REQUIRED WORK
[1] Answer these questions about the GPA predictors excerpt:
(a) Which SAT subsection scores were the strongest predictor of first-year GPA in the results released by The College Board?
(b) What two variables are named as examples of additions that may have captured variance otherwise attributed to the SAT score?
(c) How many students did Chew and colleagues report on?
[2] Update the GPA predictors excerpt by writing it out again, beginning at the words "Contrary to the" and stopping after "K-12 academic engagement).", with every "ADHD" changed to "attention-deficit/hyperactivity disorder".

The emergence of essay composition as a significant predictor of GPA is similar to results released by The College Board in which SAT writing scores provided the strongest predictor of first-year GPA among the SAT subsections (Mattern, Patterson, Shaw, Kobrin, & Barbuti, 2008). In addition, many colleges require students to take writing seminars during their first or second semesters. Given that the basis for evaluation in these courses is the quality of the student’s writing, it is not surprising that essay composition scale scores would be predictive of GPA during the first year of college.
Contrary to the original hypothesis and previous research, SAT score did not emerge as a significant predictor of first-year GPA (Ackerman et al., 2013; Hoffman & Lowitzki, 2005; Kuh et al., 2008). The current results may differ from the previous literature due to the addition of other variables (e.g., FSIQ, WIAT) that may have captured variance that would have otherwise been attributed to the SAT score. It is possible that the present analysis may represent the most robust and unique predictors of first-year GPA at the fall and spring semesters. Furthermore, previous studies did not consider students with ADHD specifically. Given the deficits associated with ADHD, performance on high-stakes tests such as the SATs may not be as meaningful in a predictive context as other background factors (e.g., parental supports, K-12 academic engagement).
The present results indicated significantly higher rates of service use among participants relative to previous studies (45%; Chew et al., 2009). The higher rate of service utilization may be due to the inclusion of a larger and more diverse sample. Specifically, Chew and colleagues reported on 196 students at a single 4-year institution, available services at that institution may have limited student usage. Interestingly, the present study did not find significant differences in service use among disability classifications. This finding may be due to small cell sizes of the comorbid groups, or may indicate that students with disabilities do not seek out academic support services during their first year at college.

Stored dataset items
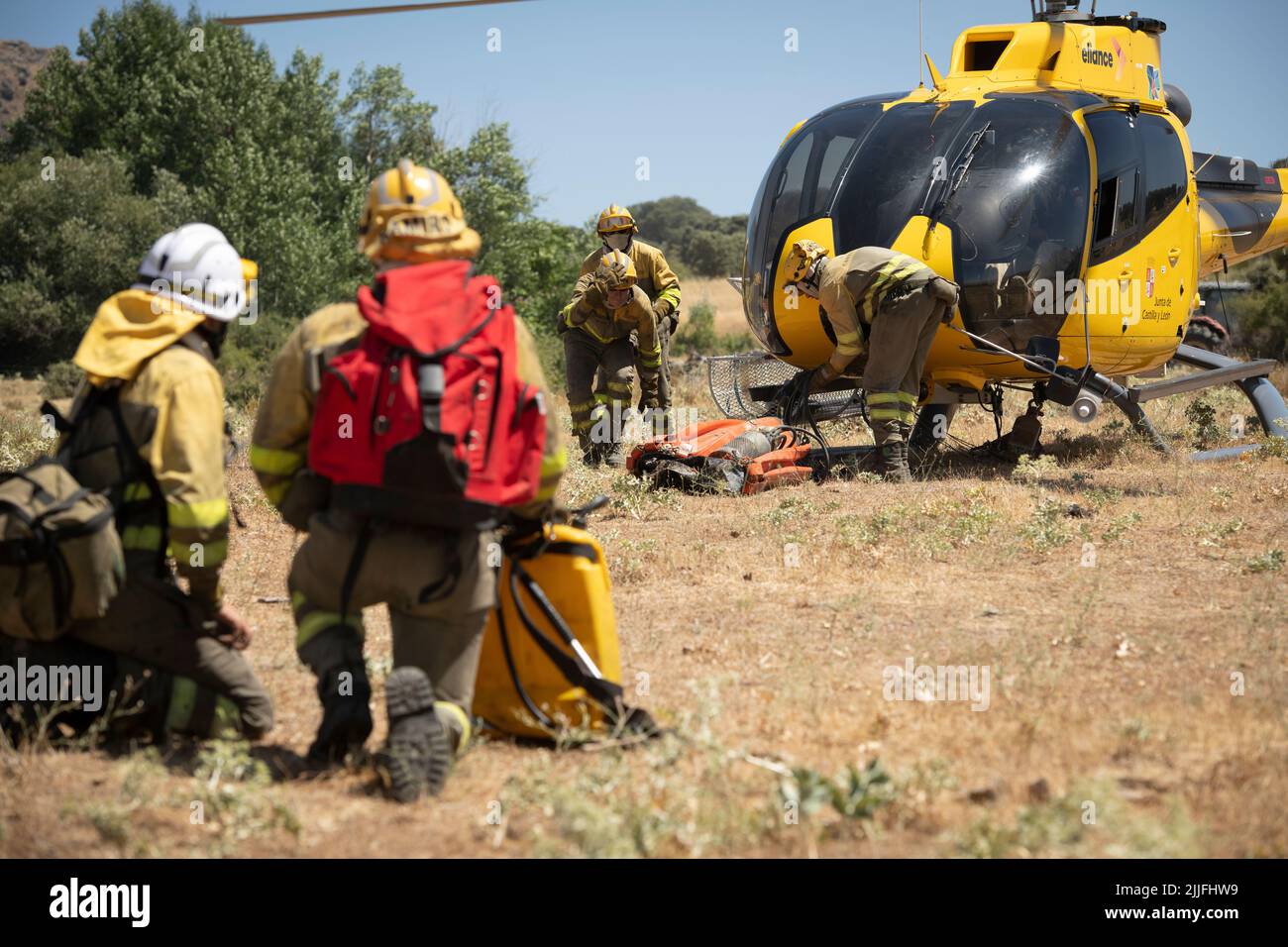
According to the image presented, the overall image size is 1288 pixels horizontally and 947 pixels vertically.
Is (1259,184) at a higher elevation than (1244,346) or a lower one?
higher

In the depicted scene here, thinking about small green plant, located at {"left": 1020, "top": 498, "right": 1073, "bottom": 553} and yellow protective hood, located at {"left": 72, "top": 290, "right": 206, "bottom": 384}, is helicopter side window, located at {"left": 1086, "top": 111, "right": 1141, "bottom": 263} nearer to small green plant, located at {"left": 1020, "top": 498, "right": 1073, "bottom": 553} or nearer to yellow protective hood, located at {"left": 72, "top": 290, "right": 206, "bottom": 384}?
small green plant, located at {"left": 1020, "top": 498, "right": 1073, "bottom": 553}

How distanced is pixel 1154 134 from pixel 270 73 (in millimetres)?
32805

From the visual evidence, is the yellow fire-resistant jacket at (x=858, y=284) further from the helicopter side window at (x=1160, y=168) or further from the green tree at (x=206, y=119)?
the green tree at (x=206, y=119)

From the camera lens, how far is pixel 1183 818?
3.24 m

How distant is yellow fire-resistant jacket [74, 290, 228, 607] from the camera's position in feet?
13.3

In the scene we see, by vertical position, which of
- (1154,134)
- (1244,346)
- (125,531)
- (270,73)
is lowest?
(1244,346)

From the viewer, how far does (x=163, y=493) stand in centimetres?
408

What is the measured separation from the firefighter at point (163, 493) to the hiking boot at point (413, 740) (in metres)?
0.79

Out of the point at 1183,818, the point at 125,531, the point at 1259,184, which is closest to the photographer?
the point at 1183,818

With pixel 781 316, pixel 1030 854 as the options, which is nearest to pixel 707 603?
pixel 1030 854

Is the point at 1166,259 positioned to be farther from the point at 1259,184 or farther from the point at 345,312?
the point at 345,312

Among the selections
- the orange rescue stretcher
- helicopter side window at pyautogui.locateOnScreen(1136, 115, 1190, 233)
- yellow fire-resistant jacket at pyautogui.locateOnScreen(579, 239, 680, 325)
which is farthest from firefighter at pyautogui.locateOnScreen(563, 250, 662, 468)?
helicopter side window at pyautogui.locateOnScreen(1136, 115, 1190, 233)

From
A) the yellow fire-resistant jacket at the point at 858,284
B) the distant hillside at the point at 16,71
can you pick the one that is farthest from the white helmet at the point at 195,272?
the distant hillside at the point at 16,71

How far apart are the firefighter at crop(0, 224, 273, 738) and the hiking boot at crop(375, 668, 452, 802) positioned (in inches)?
31.1
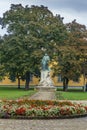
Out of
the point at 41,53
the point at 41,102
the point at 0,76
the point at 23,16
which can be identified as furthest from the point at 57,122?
the point at 0,76

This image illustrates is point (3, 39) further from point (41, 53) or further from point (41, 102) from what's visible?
point (41, 102)

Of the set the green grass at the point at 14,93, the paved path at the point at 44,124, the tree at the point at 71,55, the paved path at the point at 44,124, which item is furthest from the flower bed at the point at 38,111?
the tree at the point at 71,55

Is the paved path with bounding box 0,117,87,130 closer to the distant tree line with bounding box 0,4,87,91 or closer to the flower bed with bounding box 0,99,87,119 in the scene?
the flower bed with bounding box 0,99,87,119

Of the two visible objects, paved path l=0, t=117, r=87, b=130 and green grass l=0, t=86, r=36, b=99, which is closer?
paved path l=0, t=117, r=87, b=130

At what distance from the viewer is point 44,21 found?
6706 cm

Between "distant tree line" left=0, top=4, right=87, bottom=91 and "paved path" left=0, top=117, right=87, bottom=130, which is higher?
"distant tree line" left=0, top=4, right=87, bottom=91

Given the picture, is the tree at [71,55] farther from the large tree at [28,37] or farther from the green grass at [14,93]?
the green grass at [14,93]

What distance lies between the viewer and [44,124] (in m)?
15.7

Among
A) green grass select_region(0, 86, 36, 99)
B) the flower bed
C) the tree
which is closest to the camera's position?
the flower bed

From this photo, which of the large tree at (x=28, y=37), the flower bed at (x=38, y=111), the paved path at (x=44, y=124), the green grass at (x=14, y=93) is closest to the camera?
the paved path at (x=44, y=124)

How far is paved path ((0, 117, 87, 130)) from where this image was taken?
1470 cm

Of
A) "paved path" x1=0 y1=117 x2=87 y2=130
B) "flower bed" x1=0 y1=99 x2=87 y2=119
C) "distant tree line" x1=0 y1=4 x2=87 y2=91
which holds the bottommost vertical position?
"paved path" x1=0 y1=117 x2=87 y2=130

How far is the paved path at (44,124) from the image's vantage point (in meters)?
14.7

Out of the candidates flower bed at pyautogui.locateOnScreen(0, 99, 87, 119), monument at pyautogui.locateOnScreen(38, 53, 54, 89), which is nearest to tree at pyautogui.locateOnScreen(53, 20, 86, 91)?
monument at pyautogui.locateOnScreen(38, 53, 54, 89)
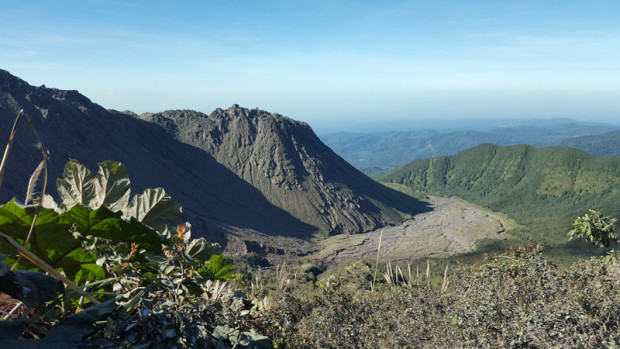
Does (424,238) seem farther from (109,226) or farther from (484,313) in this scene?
(109,226)

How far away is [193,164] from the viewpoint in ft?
205

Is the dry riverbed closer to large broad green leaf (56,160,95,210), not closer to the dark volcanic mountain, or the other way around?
the dark volcanic mountain

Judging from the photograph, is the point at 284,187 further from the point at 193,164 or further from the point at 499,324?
the point at 499,324

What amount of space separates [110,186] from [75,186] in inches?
6.3

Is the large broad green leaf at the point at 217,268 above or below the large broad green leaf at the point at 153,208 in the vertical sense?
below

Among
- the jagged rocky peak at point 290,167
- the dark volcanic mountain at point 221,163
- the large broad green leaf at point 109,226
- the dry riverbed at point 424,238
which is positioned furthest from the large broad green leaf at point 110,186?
the jagged rocky peak at point 290,167

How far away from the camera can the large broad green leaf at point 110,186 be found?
180cm

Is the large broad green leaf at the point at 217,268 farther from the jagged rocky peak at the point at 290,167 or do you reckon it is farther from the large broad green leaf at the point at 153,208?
the jagged rocky peak at the point at 290,167

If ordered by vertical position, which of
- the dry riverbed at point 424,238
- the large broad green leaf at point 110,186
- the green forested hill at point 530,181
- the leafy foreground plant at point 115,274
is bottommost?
the dry riverbed at point 424,238

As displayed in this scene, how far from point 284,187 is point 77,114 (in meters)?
35.4

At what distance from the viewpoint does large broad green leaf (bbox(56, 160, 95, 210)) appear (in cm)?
175

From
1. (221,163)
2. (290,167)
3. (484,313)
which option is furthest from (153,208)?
(221,163)

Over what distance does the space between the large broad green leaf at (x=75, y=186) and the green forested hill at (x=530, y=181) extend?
7409 cm

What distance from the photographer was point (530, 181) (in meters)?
103
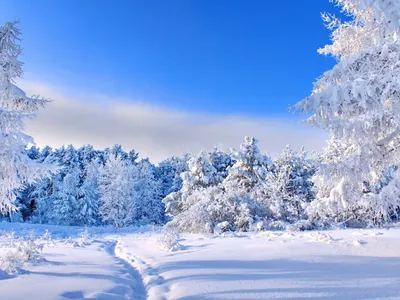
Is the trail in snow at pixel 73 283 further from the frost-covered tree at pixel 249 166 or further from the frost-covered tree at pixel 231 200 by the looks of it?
the frost-covered tree at pixel 249 166

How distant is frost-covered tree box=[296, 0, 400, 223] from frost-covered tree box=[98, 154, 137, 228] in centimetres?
2896

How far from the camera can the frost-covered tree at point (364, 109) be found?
6477mm

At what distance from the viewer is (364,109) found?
7059 mm

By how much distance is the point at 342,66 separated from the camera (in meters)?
7.22

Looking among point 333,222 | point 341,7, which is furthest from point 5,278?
point 333,222

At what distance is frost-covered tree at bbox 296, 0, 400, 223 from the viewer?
648cm

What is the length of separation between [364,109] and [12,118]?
868 cm

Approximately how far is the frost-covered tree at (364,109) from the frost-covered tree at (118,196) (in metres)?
29.0

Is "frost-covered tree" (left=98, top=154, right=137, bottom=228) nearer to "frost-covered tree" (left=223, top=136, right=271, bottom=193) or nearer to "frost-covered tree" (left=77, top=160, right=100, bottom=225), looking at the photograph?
"frost-covered tree" (left=77, top=160, right=100, bottom=225)

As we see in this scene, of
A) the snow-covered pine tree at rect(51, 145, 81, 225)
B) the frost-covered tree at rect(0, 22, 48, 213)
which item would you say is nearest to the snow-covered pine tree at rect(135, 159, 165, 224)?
the snow-covered pine tree at rect(51, 145, 81, 225)

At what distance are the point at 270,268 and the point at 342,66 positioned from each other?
4684 mm

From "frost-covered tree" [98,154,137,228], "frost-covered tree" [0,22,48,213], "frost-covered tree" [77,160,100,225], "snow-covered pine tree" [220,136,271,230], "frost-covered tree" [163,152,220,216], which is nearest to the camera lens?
"frost-covered tree" [0,22,48,213]

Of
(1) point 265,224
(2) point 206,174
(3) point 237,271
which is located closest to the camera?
(3) point 237,271

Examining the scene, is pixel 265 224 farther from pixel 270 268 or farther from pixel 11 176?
pixel 11 176
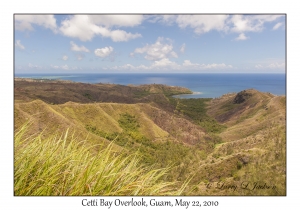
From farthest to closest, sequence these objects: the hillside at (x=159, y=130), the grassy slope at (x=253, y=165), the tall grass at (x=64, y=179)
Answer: the hillside at (x=159, y=130)
the grassy slope at (x=253, y=165)
the tall grass at (x=64, y=179)

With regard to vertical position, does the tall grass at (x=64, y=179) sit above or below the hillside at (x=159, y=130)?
above

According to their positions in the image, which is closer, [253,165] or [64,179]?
[64,179]

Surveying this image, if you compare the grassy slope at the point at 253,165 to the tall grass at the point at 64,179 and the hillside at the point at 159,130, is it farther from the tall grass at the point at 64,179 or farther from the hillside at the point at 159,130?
the tall grass at the point at 64,179

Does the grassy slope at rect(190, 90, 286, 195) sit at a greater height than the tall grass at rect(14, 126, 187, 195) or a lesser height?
lesser

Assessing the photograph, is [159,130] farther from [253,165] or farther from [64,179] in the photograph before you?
[64,179]

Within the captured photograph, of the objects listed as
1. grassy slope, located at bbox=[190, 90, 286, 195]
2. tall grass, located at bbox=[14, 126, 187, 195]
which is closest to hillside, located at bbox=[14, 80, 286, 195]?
grassy slope, located at bbox=[190, 90, 286, 195]

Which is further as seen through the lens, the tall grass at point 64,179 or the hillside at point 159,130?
the hillside at point 159,130

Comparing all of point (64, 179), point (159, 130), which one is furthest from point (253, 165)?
point (159, 130)

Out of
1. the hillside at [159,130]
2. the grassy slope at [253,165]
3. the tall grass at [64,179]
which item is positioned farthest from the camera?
the hillside at [159,130]

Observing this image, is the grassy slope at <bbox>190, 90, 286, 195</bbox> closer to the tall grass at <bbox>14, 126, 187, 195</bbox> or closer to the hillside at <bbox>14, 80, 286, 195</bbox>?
the hillside at <bbox>14, 80, 286, 195</bbox>

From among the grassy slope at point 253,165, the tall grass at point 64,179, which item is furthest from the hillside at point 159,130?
the tall grass at point 64,179

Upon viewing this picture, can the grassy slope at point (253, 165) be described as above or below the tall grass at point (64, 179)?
below
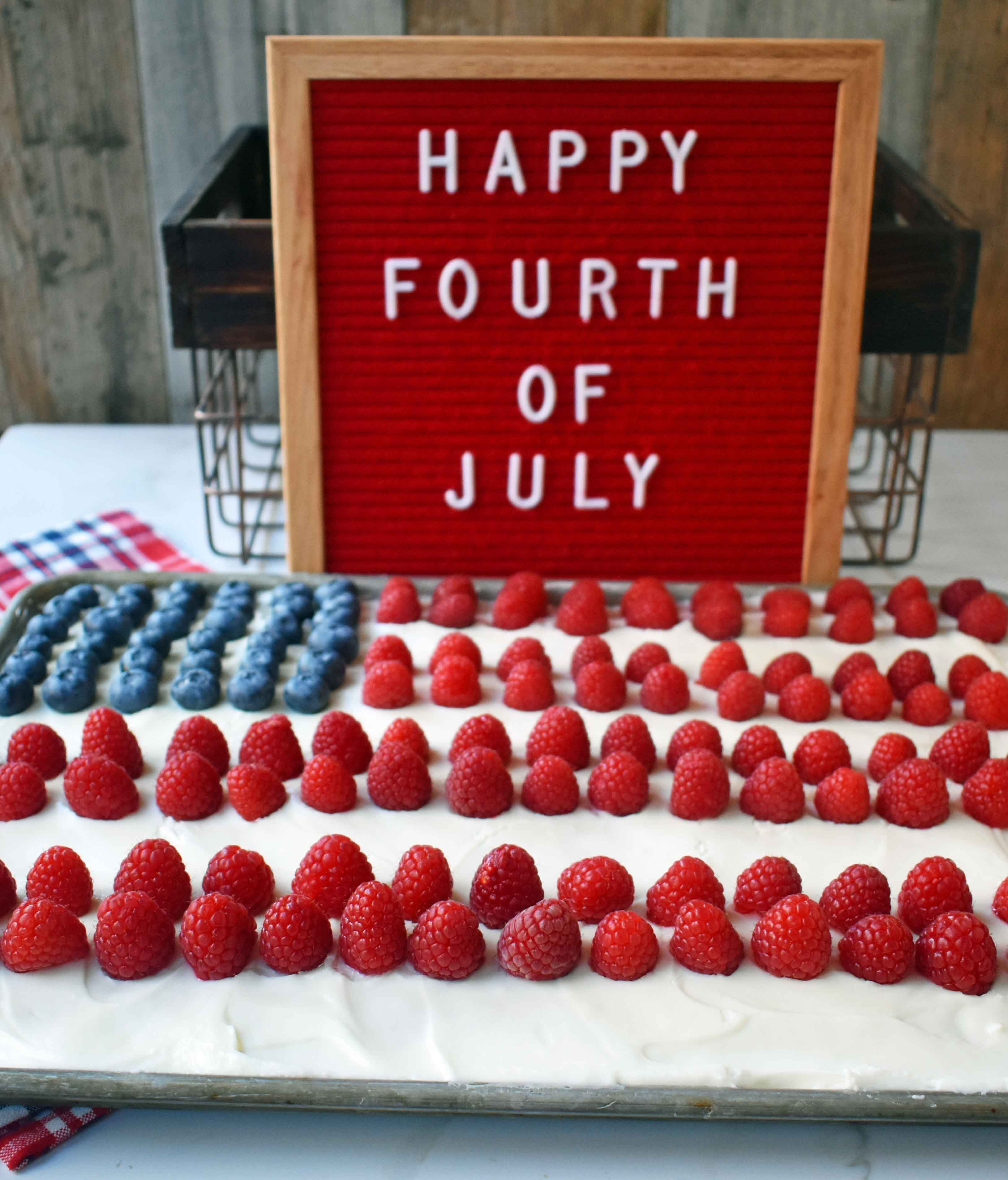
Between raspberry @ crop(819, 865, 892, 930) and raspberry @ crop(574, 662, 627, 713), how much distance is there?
0.38m

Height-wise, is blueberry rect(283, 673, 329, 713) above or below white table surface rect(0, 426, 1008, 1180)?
above

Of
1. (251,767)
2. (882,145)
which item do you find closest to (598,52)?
(882,145)

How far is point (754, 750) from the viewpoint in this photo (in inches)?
52.4

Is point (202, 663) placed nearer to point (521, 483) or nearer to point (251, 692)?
point (251, 692)

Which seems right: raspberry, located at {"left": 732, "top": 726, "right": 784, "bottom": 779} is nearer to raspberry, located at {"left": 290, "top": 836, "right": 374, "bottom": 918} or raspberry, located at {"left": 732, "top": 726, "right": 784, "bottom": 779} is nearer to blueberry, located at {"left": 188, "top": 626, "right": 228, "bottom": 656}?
raspberry, located at {"left": 290, "top": 836, "right": 374, "bottom": 918}

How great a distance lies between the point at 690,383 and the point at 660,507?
162 mm

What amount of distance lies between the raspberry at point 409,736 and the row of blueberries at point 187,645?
12 centimetres

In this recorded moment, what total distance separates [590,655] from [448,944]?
0.52 m

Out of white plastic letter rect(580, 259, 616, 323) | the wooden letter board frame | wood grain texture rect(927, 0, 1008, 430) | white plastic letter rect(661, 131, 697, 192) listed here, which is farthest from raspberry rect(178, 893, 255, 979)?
wood grain texture rect(927, 0, 1008, 430)

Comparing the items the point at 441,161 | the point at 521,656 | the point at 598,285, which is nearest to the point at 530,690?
the point at 521,656

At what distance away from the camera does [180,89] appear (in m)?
2.10

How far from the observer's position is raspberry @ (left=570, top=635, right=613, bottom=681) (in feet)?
4.91

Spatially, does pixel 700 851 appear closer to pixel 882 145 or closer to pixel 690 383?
pixel 690 383

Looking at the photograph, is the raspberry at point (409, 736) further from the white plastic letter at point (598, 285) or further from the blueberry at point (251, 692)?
the white plastic letter at point (598, 285)
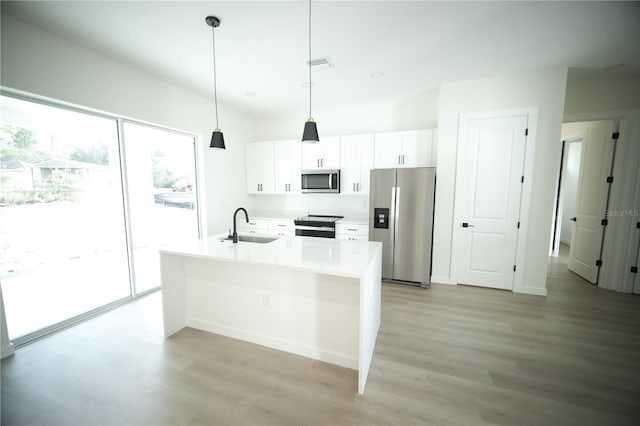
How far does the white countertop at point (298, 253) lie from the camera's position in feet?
5.66

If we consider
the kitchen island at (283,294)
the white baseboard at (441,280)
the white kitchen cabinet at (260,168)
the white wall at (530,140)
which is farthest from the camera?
the white kitchen cabinet at (260,168)

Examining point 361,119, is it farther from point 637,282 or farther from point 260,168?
point 637,282

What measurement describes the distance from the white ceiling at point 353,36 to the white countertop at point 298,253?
6.59 feet

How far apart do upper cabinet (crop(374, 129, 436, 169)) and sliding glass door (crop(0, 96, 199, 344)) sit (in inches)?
129

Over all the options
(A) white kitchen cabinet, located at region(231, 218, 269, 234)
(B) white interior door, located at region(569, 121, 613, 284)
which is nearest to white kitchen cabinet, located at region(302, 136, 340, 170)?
(A) white kitchen cabinet, located at region(231, 218, 269, 234)

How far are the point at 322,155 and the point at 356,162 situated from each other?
2.12ft

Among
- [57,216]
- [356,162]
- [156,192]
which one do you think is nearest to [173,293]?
[57,216]

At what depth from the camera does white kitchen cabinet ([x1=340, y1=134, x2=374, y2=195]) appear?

LIST OF SOLUTIONS
[1]
(a) SAT writing scores
(b) FSIQ and WIAT
(c) 196 students at a single 4-year institution

[2]
Contrary to the original hypothesis and previous research, SAT score did not emerge as a significant predictor of first-year GPA (Ackerman et al., 2013; Hoffman & Lowitzki, 2005; Kuh et al., 2008). The current results may differ from the previous literature due to the addition of other variables (e.g., FSIQ, WIAT) that may have captured variance that would have otherwise been attributed to the SAT score. It is possible that the present analysis may represent the most robust and unique predictors of first-year GPA at the fall and spring semesters. Furthermore, previous studies did not consider students with attention-deficit/hyperactivity disorder specifically. Given the deficits associated with attention-deficit/hyperactivity disorder, performance on high-stakes tests such as the SATs may not be as meaningful in a predictive context as other background factors (e.g., parental supports, K-12 academic engagement).